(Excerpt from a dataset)

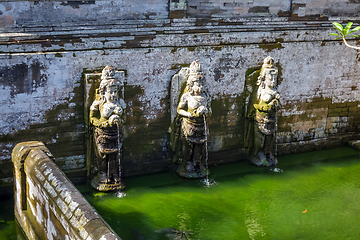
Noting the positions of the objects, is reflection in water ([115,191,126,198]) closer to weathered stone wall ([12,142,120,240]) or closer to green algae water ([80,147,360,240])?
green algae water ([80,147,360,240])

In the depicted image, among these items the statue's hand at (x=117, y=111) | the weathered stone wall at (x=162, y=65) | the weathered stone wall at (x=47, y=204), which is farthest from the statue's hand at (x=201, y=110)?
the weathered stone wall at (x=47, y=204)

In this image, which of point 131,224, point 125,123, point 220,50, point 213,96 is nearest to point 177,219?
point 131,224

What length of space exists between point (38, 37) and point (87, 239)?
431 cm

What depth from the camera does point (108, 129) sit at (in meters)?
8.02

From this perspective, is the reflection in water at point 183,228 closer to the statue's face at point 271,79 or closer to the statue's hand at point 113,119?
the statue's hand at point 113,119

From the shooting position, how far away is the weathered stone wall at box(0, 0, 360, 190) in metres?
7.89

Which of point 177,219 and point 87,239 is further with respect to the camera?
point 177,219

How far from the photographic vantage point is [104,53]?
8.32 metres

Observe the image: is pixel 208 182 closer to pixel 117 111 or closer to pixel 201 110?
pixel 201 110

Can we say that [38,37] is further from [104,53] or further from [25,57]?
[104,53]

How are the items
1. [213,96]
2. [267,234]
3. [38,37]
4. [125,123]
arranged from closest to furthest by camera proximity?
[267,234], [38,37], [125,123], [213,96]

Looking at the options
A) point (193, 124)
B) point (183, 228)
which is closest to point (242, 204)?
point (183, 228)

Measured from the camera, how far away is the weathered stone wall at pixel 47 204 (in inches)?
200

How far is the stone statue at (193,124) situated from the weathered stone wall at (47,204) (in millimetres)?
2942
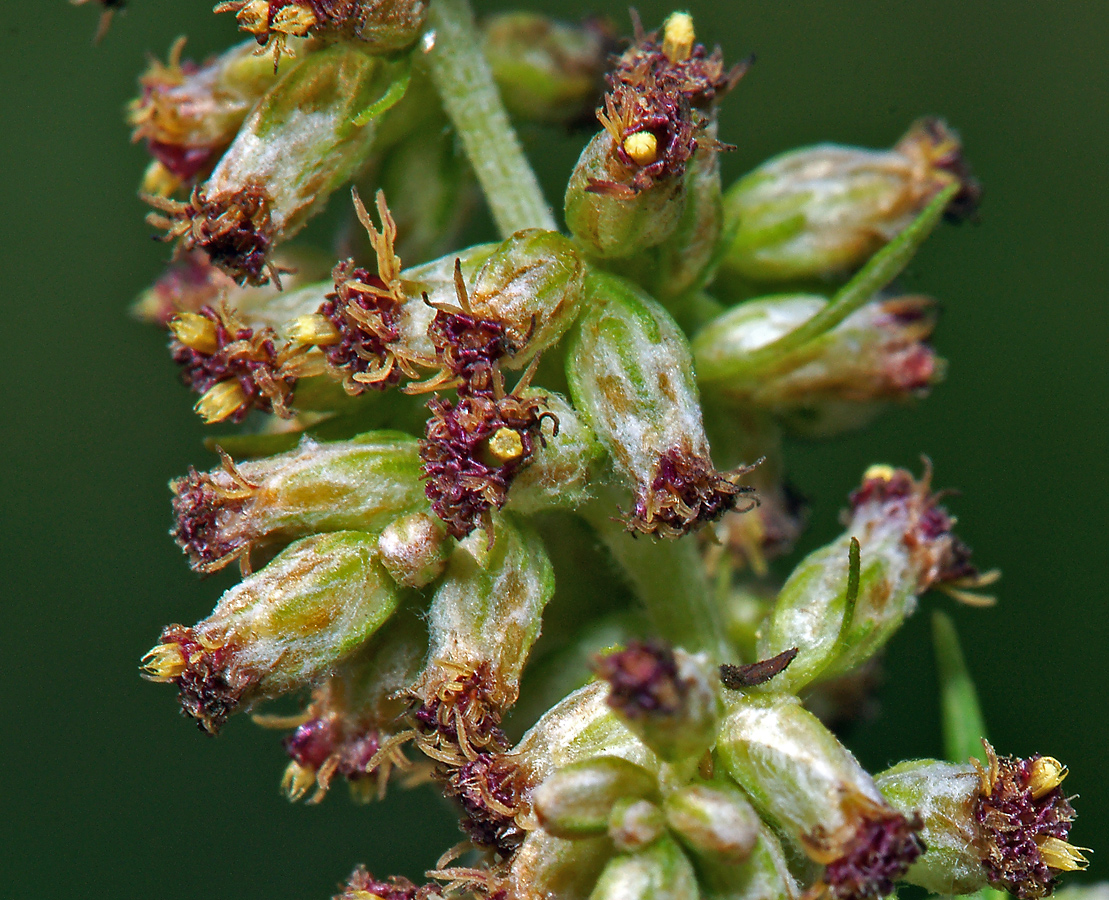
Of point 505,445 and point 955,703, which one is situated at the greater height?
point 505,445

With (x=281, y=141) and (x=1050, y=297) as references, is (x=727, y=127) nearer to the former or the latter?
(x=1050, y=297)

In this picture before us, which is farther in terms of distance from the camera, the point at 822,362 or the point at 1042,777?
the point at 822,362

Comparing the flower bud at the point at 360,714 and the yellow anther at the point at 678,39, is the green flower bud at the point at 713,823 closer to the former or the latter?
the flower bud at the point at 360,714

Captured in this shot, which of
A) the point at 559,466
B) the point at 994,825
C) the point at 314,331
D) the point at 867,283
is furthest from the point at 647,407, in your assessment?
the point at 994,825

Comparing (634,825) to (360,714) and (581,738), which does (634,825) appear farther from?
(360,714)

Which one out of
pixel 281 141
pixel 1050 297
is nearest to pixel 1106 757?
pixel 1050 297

■ Your task
Edit the lines above by changing "yellow anther" to "orange anther" and leaving everything else as it is. Omit the pictures from your answer.

■ The reply
Noting the positions of the objects, is reflection in water ([115,191,126,198]) closer to weathered stone wall ([12,142,120,240]) or closer to green algae water ([80,147,360,240])?
green algae water ([80,147,360,240])

In the depicted image, among these items the statue's hand at (x=117, y=111) | the weathered stone wall at (x=162, y=65) | the weathered stone wall at (x=47, y=204), which is farthest from the statue's hand at (x=201, y=110)?
the weathered stone wall at (x=47, y=204)

In this image, which of point 131,224, point 125,123, point 220,50, point 213,96 is nearest to point 177,219?
point 131,224

What length of space exists between point (38, 37) and point (87, 239)?
431 cm

What depth from the camera does point (108, 129) sit at (in meters)?
8.02

From this perspective, is the reflection in water at point 183,228 closer to the statue's face at point 271,79 or closer to the statue's hand at point 113,119?
the statue's hand at point 113,119

From the shooting position, how far away is the weathered stone wall at box(0, 0, 360, 190) in metres?
7.89

Which of point 177,219 and point 87,239 is further with respect to the camera?
point 177,219

How far from the photographic vantage point is [104,53]?
8.32 metres

Observe the image: is pixel 208 182 closer to pixel 117 111 or closer to pixel 201 110?
pixel 201 110

Can we say that [38,37] is further from [104,53] or further from [25,57]?
[104,53]

How are the items
1. [213,96]
2. [267,234]
3. [38,37]
4. [125,123]
arranged from closest to furthest by camera proximity?
[267,234], [38,37], [125,123], [213,96]

Looking at the options
A) point (193, 124)
B) point (183, 228)
which is closest to point (242, 204)?
point (183, 228)

Measured from the camera, how far away is the weathered stone wall at pixel 47 204 (in inches)?
200

How far is the stone statue at (193,124) situated from the weathered stone wall at (47,204) (in millimetres)?
2942
Of point 505,445 and point 955,703, which one is situated at the greater height?
point 505,445

With (x=281, y=141) and (x=1050, y=297) as references, is (x=727, y=127) nearer to the former or the latter?
(x=1050, y=297)

In this picture before us, which is farther in terms of distance from the camera, the point at 822,362 or the point at 1042,777?
the point at 822,362

Comparing the flower bud at the point at 360,714 and the orange anther at the point at 678,39, is the green flower bud at the point at 713,823 closer to the former or the latter?
the flower bud at the point at 360,714

Captured in this shot, which of
A) the point at 559,466
B) the point at 994,825
C) the point at 314,331
D) the point at 867,283
is furthest from the point at 647,407, in your assessment?
the point at 994,825

Comparing (634,825) to (360,714) and (581,738), which does (634,825) appear farther from?
(360,714)

Which one out of
pixel 281 141
pixel 1050 297
is nearest to pixel 1106 757?
pixel 1050 297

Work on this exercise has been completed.